Where the answer of the garnishee shows it is indebted to the defendant and such answer is not controverted, Art. 4100 provides that the court costs, including reasonable compensation to the garnishee, shall be taxed against the defendant and included in the execution provided for by the garnishment statutes. In such case -the judgment should conform to the provisions of Art. 4088, R. S.1925.

Where there has been a contest of an answer filed by the garnishee, Art. 4100 provides “the costs shall abide the issue of such contest.” This portion of the statute should also be construed in connection with Art. 4088. If the garnishee denies that it is indebted to the defendant and the answer is contested by the plaintiff, the garnishee becomes a party litigant and is entitled to no attorneys’ fees in the event it is unsuccessful. Automobile Underwriters’ Ins. Co. v. Murrah, Tex.Civ.App., 40 S.W.2d 233. In the event the defendant is a party to the suit and contests the answer of the garnishee and is unsuccessful, the costs and attorneys’ fees should be assessed against the defendant, and that should have been done in this case.

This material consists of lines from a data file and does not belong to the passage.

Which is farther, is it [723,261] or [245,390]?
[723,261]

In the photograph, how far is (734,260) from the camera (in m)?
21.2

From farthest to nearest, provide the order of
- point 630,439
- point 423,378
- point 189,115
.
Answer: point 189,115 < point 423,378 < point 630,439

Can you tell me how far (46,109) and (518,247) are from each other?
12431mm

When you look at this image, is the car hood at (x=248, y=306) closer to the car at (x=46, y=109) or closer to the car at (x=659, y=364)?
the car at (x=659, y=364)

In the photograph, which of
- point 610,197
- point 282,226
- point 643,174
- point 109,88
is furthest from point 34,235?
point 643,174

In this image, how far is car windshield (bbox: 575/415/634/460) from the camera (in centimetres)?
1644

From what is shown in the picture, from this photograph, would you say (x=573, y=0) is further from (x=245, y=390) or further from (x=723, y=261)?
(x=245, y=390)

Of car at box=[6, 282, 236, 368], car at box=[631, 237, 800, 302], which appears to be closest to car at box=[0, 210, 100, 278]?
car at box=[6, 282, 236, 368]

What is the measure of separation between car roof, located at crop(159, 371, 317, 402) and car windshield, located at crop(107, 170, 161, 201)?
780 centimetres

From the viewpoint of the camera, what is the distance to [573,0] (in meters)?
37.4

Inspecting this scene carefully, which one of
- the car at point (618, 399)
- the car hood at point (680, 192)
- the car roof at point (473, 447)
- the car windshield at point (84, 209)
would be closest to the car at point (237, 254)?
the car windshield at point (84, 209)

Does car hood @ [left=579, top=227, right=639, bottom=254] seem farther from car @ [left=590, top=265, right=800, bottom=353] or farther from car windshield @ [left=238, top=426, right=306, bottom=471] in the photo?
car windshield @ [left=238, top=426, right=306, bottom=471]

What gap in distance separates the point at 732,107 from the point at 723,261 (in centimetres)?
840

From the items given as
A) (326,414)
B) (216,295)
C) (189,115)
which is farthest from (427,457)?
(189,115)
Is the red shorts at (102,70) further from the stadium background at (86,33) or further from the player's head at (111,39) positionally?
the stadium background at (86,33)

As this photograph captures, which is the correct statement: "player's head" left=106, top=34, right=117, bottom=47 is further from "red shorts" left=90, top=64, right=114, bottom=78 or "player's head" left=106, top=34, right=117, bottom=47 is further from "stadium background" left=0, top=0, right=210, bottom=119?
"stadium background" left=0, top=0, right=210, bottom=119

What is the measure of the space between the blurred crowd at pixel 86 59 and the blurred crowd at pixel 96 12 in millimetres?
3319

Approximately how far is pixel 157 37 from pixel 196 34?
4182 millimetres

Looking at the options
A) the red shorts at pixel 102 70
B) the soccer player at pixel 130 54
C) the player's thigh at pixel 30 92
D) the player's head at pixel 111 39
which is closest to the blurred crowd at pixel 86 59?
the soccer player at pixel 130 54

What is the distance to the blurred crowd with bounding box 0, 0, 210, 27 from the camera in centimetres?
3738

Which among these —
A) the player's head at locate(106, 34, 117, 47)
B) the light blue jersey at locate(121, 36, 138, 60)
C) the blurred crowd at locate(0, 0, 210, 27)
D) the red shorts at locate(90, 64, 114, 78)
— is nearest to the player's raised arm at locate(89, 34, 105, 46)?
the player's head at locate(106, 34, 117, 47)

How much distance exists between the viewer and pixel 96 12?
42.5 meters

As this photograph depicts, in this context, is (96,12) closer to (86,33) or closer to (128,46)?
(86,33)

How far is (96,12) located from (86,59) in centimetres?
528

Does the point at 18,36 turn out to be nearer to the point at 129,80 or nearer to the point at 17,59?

Art. 2056, R.S.1925, provides:

“The successful party to a suit shall recover of his adversary all costs incurred therein, except where otherwise provid*707ed.” Art. 2052 provides: “Each party to a suit shall be liable for all costs incurred by him. If the costs cannot be collected from the party against whom they have been adjudged, execution may issue against any party in such suit for the amount of costs incurred by such party, but no more.” We are of the opinion that these two statutes do not change the rule provided for in garnishment cases by Art. 4100, insofar as the ultimate liability for the costs is concerned. If the costs cannot be collected from the defendant, execution may issue against the plaintiff for the amount of the costs incurred by him, but no more. However, demand must first be made upon the defendant, unless he is insolvent. Beauchamp v. Withers, 25 Tex.Civ.App. 575, 62 S.W. 1084.

The costs incurred by the plaintiff in a garnishment proceeding include the garnishee’s attorneys’ fees, and the plaintiff may be called upon to pay this amount in the event it can not be' collected from the defendant, and this is true even though all of the costs are adjudged against the defendant. In this respect, attornéys’ fees are comparable to the fee of a guardian ad litem and the same rules will be applied. Ashe v. Youngst, 68 Tex. 123, 3 S.W. 454.

If the defendant, by contesting the answer of the garnishee, causes it to incur additional attorneys’ fees, the plaintiff would not be considered as having, incurred the additional fees and would not be responsible for them. The garnishee may thus be deprived of some of the compensation which it is entitled to receive under the statute,' but that affords no reason for making the plaintiff pay the additionál fee. Doss v. Chambers, Tex.Civ.App., 188 S.W. 296. The garnishee can protect itself to some extent ’ by availing itself of Art. 2068, R.S.1925, providing for rule for costs.

In this case, the costs of the garnishment proceeding were taxed against the appellant, who was the successful party in the contest. This was error. The costs should have been taxed against Mrs. Donalson, the unsuccessful party, although the plaintiff may have been called upon to pay them in the event Mrs. Donal-son was unable to do so.

The judgment in favor of appellant upon the promissory note, from which no appeal was taken, will be affirmed; the judgment in the garnishment proceeding will be reversed, and that proceeding remanded for another trial.